The latter functionality was then implemented in cpu_status_write()
[hw/acpi/cpu_hotplug.c], in patch#8.
Unfortunately, all DWORD accesses depended on a dormant bug: the one
introduced in earlier commit a014ed07bd5a ("memory: accept mismatching
sizes in memory_region_access_valid", 2013-05-29); first released in
v1.6.0. Due to commit a014ed07bd5a, the DWORD accesses to the *legacy*
CPU hotplug register block would work in spite of the above series *not*
relaxing "valid.max_access_size = 1" in "hw/acpi/cpu_hotplug.c":
Later, in commits e6d0c3ce6895 ("acpi: cpuhp: introduce 'Command data 2'
field", 2020-01-22) and ae340aa3d256 ("acpi: cpuhp: spec: add typical
usecases", 2020-01-22), first released in v5.0.0, the modern CPU hotplug
interface (including the documentation) was extended with another DWORD
*read* access, namely to the "Command data 2" register, which would be
important for the guest to confirm whether it managed to switch the
register block from legacy to modern.
This functionality too silently depended on the bug from commit a014ed07bd5a.

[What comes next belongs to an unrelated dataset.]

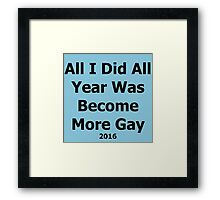 All I Did This Year Was Become More Gay 2016 Framed Print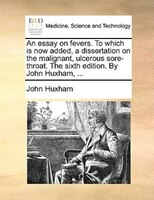An Essay On Fevers. To Which Is Now Added, A Dissertation On The Malignant, Ulcerous Sore-throat. The Sixth Edition. By John Huxha - John Huxham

In commit 5d971f9e6725 ('memory: Revert "memory: accept mismatching sizes
in memory_region_access_valid"', 2020-06-26), first released in v5.1.0,
the bug from commit a014ed07bd5a was fixed (the commit was reverted).
That swiftly exposed the bug in "AcpiCpuHotplug_ops", still present from
the v2.7.0 series quoted at the top -- namely the fact that
"valid.max_access_size = 1" didn't match what the guest was supposed to
do, according to the spec ("docs/specs/acpi_cpu_hotplug.txt").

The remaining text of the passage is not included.